It isn't a secret that I have my Master's degree... but the secret is that I may have gotten it for all the wrong reasons. That the extra twenty grand that was added to my federal loans may have been for one selfish reason... that I didn't exactly want to start paying back my undergrad loans just yet.
When I started college in the Fall of '04, I was at a community college. I didn't think it was the place for me, but while I was in HS, my plans were to go to a college three hours away with my boyfriend, and we would live at his mother's house. Needless to say, the relationship ended and I was stuck at home, working, and going to community college. Fast forward eight years, two other colleges, and countless majors later, I finally graduated with my Bachelor's of Science in Criminal Justice. Yes, I said that it took me eight years to finish my undergrad. And you don't want to know how much I had financed through the federal government and private loan entities. After graduating, I didn't know what I wanted to do. All I knew is that I had six months to figure everything out. And before I graduated with my undergrad, I had also gotten married and had a baby.
So there I was... trying to work part-time, trying to be a mom full time, and looking at a hellacious student loan payment... I had two options: either work full time and make payments, thus putting my child in day care that I couldn't afford, or go back to school for my master's.
Guess which one I choose.
But I can tell you that even thought getting my master's was a great accomplishment, I don't think I did it for the right reasons. And I really wish someone would have let me in on a few things before I did it.
1. Know why you are doing it.
Most people actually plan on going to grad school... for me, it was one of those why the hell not. No. I'm kidding. It was because I didn't want to pay my undergrad loans. And because I loved going to school. But grad school is expensive. And time consuming. And will break you in so many ways. So before committing to a program, you need to have an end game.
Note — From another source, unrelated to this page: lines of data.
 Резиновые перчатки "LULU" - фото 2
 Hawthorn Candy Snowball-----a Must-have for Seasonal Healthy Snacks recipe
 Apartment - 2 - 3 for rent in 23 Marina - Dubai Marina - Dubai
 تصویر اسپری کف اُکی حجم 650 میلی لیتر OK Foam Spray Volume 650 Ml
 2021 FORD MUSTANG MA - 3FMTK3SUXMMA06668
Meaning are you considering grad school because:
- It will advance your position at work?
- It will expand your knowledge on a specific topic?
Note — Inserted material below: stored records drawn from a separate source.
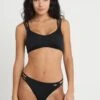 Bruno Banani Alexa Set - Bikini - Black 1 Bruno Banani Alexa Set - Bikini - Black -Dameskledingwinkel 1df8a0643ed445339ca336edb04c47b2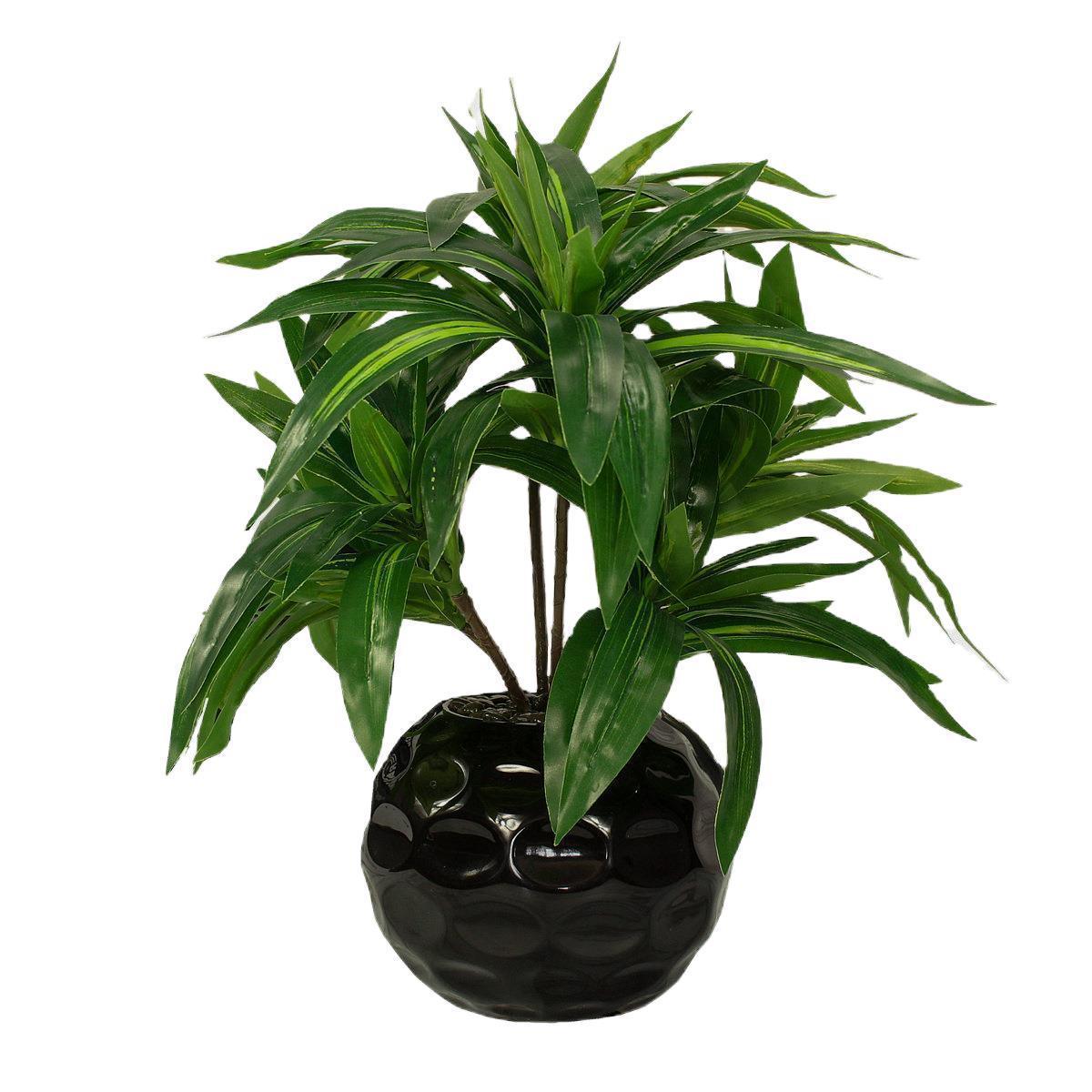 Plant Artificial Bamboo Ornaments - Pacisia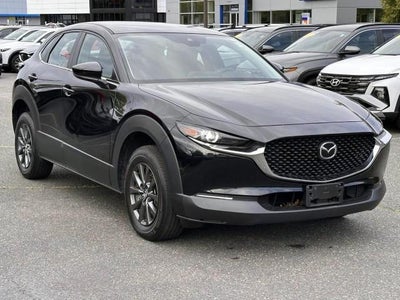 2023 Mazda Mazda CX-30 2.5 S AWD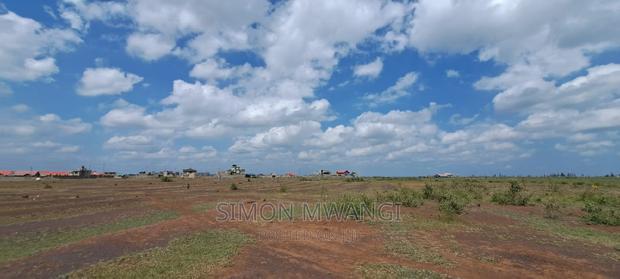 5 Acres on Sale at Juja of Jujafarm at 25m Per Acre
- The degree will provide more upward mobility at your current employer?
- It will close your achievement gap?
Basically, you need to have a plan, or rather at least an idea of what you want to do with a rather expensive piece of paper.
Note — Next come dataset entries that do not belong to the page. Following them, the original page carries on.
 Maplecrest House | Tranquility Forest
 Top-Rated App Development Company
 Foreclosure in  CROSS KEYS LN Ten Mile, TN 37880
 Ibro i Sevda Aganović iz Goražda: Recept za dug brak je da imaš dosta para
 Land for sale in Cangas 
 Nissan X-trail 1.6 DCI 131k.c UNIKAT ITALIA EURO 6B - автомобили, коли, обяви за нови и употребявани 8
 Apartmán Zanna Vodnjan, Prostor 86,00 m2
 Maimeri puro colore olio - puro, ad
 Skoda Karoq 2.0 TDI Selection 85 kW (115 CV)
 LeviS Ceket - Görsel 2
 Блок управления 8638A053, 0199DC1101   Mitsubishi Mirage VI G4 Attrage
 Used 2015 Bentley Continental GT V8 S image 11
2. You only get one deferment period.
I learned this one the hard way. You know how when you graduate from undergrad, you get a six month deferment period, so you can find some type of employment. Well, once you finish grad school, you get the same deferment, but it's only for your grad school loans. The undergrad will go into immediate repayment, and there is no more deferment. Unless you are working under 30 hours a week or underemployed. The federal government has some rather great programs to help you not default. All you have to do is ask.
3. Research your program.
When I was looking at going to grad school, I had a few requirements: it had to be all online, didn't require the GRE, and had to have something to do with Criminal Justice. Unfortunately, I didn't really look into costs, length, or distance from where I was (for graduation purposes). Those are thing that really mattered. Sure, the fact that I didn't have to study or even take the GRE was a great thing (btw, the GRE is like the SAT to get into college. Some schools want it, some don't.), but in the end, researching the costs associated with the program would have been extremely helpful.
Basically, a few things that would be good to research:
- Cost of program
- Length of program
- Pre-reqs of program: ie. GRE requirement
- Distance of school from your house/living arrangement
- Type of program: online, face to face classes, combination of both
- If an internship is part of a graduation requirement
4. Prepare to commit.
Grad school ain't for the weak. Or the procrastinators. Think of undergrad. Now think of doing crack. That's what grad school is. College on crack. It's fast paced, hard, full of paper writing and reading, and all nighters. And that's why people usually take one to two classes a semester and go part time.
Granted I am glad that I did go to grad school, I mean, I'm happy that I can say that I'm awesome cause I conquered grad school, but if someone would have told me those four things... I may have actually rethought my decision to go. But then again, maybe not.